Task brief
Copy the records starting at the line that contains "At a higher" and continuing through the end of the records, swapping "nearer" for "closer" and leaving everything else unchanged.

Raw records

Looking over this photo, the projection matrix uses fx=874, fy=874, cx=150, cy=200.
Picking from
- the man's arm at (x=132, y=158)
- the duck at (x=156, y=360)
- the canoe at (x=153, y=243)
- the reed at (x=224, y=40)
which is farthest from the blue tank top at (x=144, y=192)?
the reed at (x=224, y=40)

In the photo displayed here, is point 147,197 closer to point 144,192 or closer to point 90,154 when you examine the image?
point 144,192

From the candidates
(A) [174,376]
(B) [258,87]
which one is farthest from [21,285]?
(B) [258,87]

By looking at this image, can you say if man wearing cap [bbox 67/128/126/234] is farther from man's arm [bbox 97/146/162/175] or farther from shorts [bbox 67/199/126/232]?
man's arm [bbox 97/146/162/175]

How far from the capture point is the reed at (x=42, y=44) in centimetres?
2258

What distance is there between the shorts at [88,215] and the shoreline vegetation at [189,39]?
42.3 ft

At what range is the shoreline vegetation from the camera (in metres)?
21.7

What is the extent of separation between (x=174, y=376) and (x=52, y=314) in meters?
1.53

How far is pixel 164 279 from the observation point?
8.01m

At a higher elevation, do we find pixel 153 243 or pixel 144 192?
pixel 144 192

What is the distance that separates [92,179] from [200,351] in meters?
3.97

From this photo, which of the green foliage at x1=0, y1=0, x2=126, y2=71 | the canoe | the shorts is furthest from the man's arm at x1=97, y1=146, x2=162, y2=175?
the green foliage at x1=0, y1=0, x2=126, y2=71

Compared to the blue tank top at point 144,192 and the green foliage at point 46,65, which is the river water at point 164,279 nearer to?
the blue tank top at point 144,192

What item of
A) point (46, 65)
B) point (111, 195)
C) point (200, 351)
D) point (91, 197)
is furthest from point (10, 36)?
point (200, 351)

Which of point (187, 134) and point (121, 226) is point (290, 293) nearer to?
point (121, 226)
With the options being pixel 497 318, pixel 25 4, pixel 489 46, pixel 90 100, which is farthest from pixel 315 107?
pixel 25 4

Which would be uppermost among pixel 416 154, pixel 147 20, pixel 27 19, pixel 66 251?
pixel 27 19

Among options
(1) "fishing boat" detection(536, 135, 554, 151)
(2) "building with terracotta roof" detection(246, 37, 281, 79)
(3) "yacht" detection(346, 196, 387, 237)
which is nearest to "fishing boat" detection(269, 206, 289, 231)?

The output
At a higher elevation, do we find pixel 153 243 or pixel 144 192?
pixel 144 192

What is the distance that separates [92,179] from [200,351] in meters?
3.97

From this photo, which of the green foliage at x1=0, y1=0, x2=126, y2=71 | the canoe | the shorts is furthest from the man's arm at x1=97, y1=146, x2=162, y2=175?
the green foliage at x1=0, y1=0, x2=126, y2=71

Compared to the blue tank top at point 144,192 and the green foliage at point 46,65, which is the river water at point 164,279 closer to?
the blue tank top at point 144,192

What item of
A) point (46, 65)
B) point (111, 195)
C) point (200, 351)
D) point (91, 197)
is furthest from point (10, 36)?
point (200, 351)

Which of point (187, 134) and point (121, 226) is point (290, 293) closer to?
point (121, 226)
With the options being pixel 497 318, pixel 25 4, pixel 489 46, pixel 90 100, which is farthest from pixel 315 107?
pixel 25 4

Which would be uppermost among pixel 416 154, pixel 147 20, pixel 27 19, pixel 66 251?
pixel 27 19

Among options
(1) "fishing boat" detection(536, 135, 554, 151)
(2) "building with terracotta roof" detection(246, 37, 281, 79)
(3) "yacht" detection(346, 196, 387, 237)
which is nearest to "fishing boat" detection(269, 206, 289, 231)?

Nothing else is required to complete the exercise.